» **WHAT THIS TASK INVOLVES**
The entries are to be duplicated exactly, though any picture in them must be omitted.

» **Items listed in a dataset**

^^^^^^^^

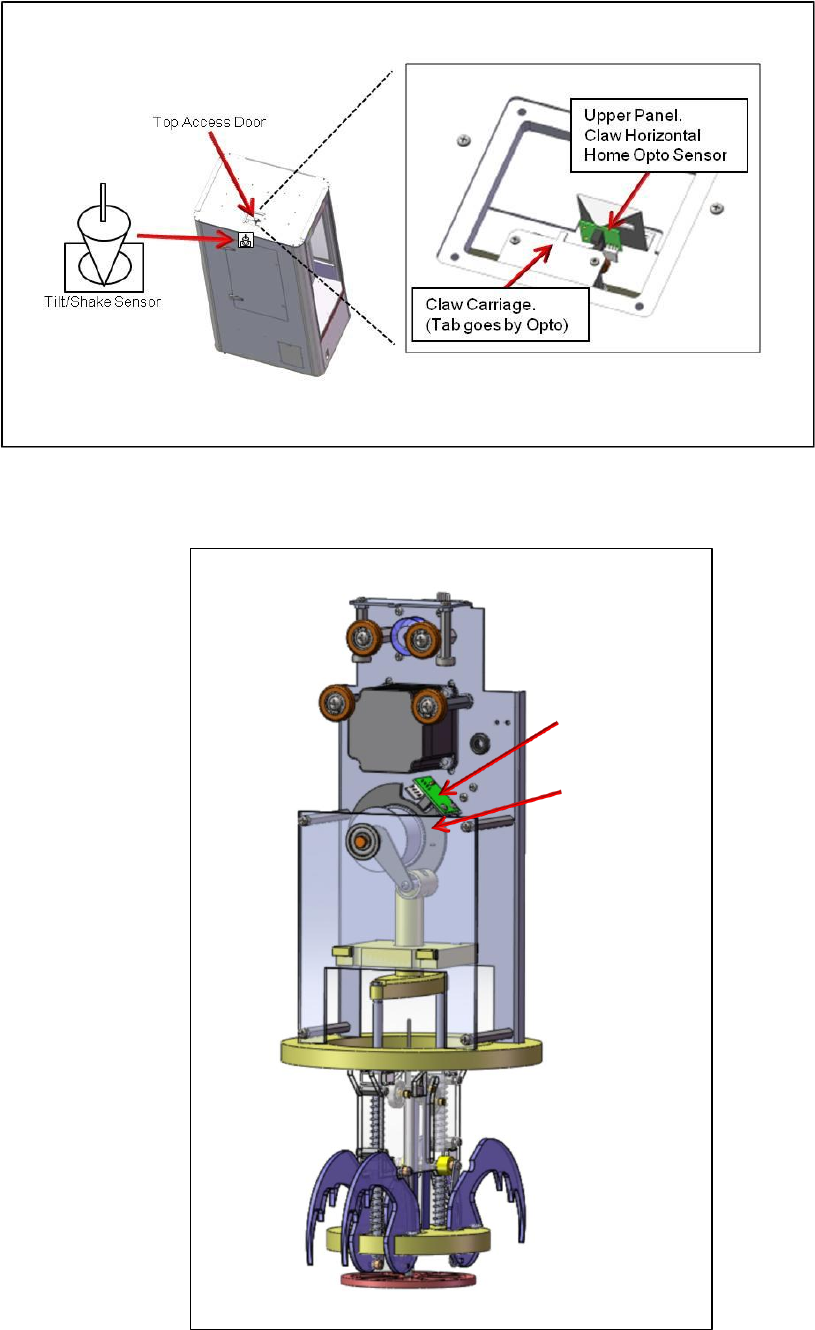 Top Access Door

Tilt/Shake Sensor

Upper Panel. Claw Horizontal Home Opto Sensor

Claw Carriage. (Tab goes by Opto)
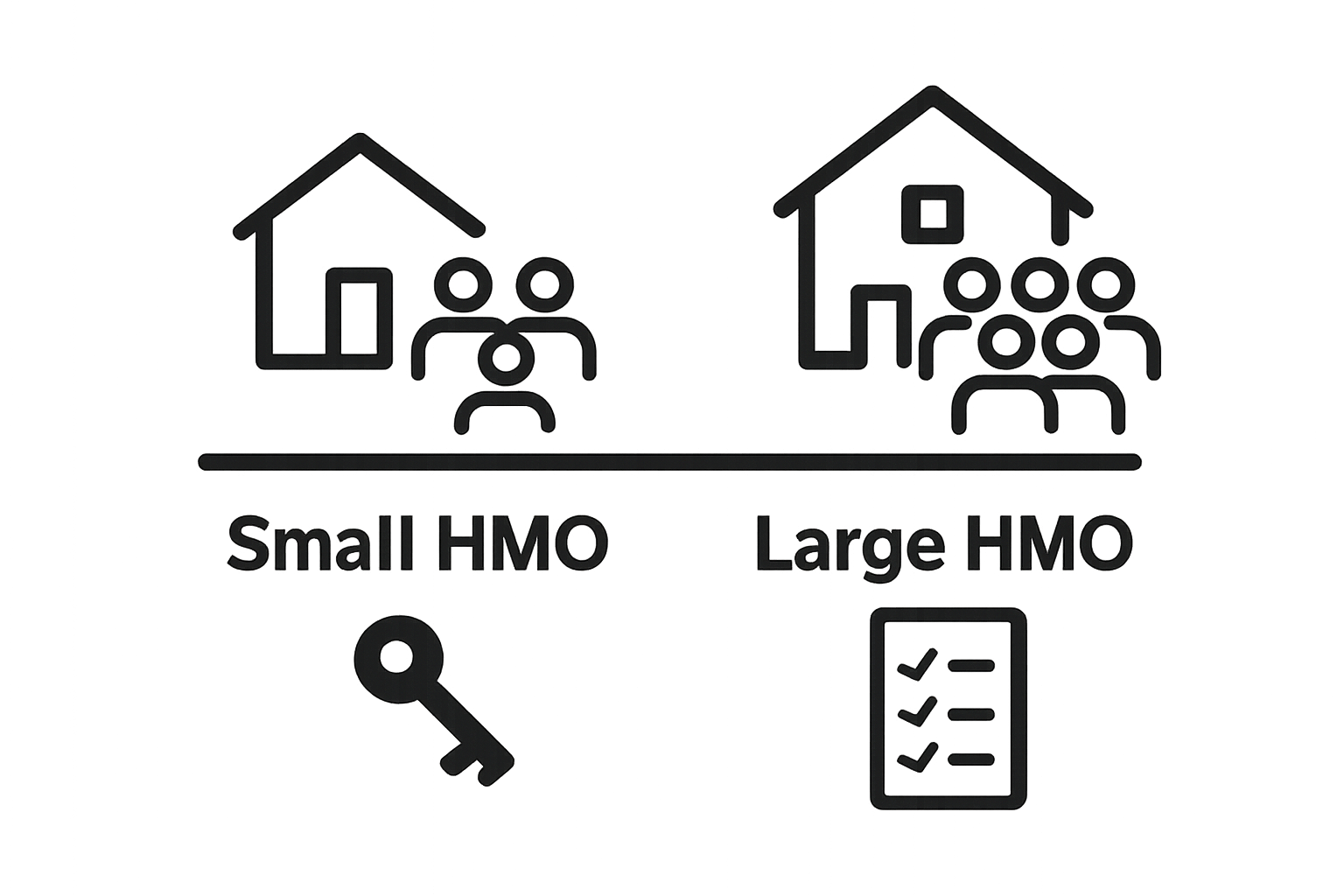 Small HMO

Large HMO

^^^^^^^^

» **ANSWER SPACE**
 Top Access Door

Tilt/Shake Sensor

Upper Panel. Claw Horizontal Home Opto Sensor

Claw Carriage. (Tab goes by Opto)
 Small HMO

Large HMO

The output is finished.